The Tribunal thus allowed the lessor’s application for leave to appeal.
You can read the full decision here: Realgo Investments Pty Ltd v Daley [2013] QCATA 211
KTK Property Management v Ho [2015] QCATA 6
The Tribunal has no discretion to extend the six-month s 419 RTRAA time frame. The time to make an application under s 419 runs from the date of breach, not from the date of failure to respond to a maintenance request.
Facts
The leased premises sustained termite damage in 2013. The lessor eradicated the termites, but damage to the windowsill in the main bedroom was not repaired. In May 2014, the tenants filed a claim for compensation for loss of enjoyment.
Decision
At first instance, the Tribunal found that the six months of the s 419 RTRAA time frame applied from May 2014 when the lessor failed to repair the termite-damaged window in response to a maintenance request. The lessor was ordered to pay $3,000 in compensation. The lessor sought leave to appeal, on the grounds (among other things) that the tenants failed to file their claim within six months of the breach of the tenancy agreement. The Tribunal held the s 419 six-month time frame requirement ‘is not procedural, but substantive. It defines the limits of the tribunal’s jurisdiction’. The Tribunal held that ‘breach’ could not be narrowly interpreted to just failure to repair the window in response to the 2014 maintenance request. Rather, the ‘breach’ was failure to fix the damage. There was evidence the tenants had asked for the damage to be fixed on various occasions throughout 2013, indicating they were aware of the breach before the six-month period preceding the application.

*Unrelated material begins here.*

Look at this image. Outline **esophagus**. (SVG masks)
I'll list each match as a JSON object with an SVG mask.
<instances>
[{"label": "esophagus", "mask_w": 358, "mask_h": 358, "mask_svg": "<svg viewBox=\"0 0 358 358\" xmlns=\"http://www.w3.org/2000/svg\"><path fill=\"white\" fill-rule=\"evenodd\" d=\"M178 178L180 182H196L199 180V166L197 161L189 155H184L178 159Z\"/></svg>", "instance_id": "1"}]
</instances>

The Tribunal thus allowed the lessor’s application for leave to appeal.
You can read the full decision here: KTK Property Management v Ho [2015] QCATA 6
Responding to a compensation claim for breach of agreement
Hessey Tenny & Anor v Jones [2020] QCATA 9
When responding to an application by a lessor for compensation in respect of alleged breaches, tenants should make submissions in relation to a lessor’s knowledge of each specific breach.
Facts
On 7 September 2017, the tenants vacated the leased property. On 10 November 2017, the tenants filed an application for orders under ss 94, 185, 419 and 420 RTRAA. On 2 March 2018, the lessor filed a counter-application seeking break-lease costs, a ‘management preparation fee’ and repair costs totalling $9.065.
Decision
At first instance, the Tribunal ordered the tenant pay the lessor $6,615.50 for repair costs. The tenants sought leave to appeal on the grounds the lessor’s claims were time-barred under s 419(3) RTRAA. In respect of laundry repair costs, there was an invoice for associated investigation and repair work dated 21 August 2017. The lessor was therefore aware of the breach outside of the six-month period preceding its application. In respect of costs for replacing a water tank pump, the lessor’s knowledge was indicated by prior maintenance and conversations with the tenants regarding keeping the tank filled. The tenants made no submissions at first instance in relation to the lessor’s costs for reinstatement of the clothesline, and were not permitted to rely on fresh material. There was therefore nothing to suggest the landlord had become aware of that problem prior to the six-month period preceding his application.
The Tribunal thus allowed the tenants’ application for leave to appeal (bar the clothesline) and adjusted the sum of $6,615.50 to $3,208.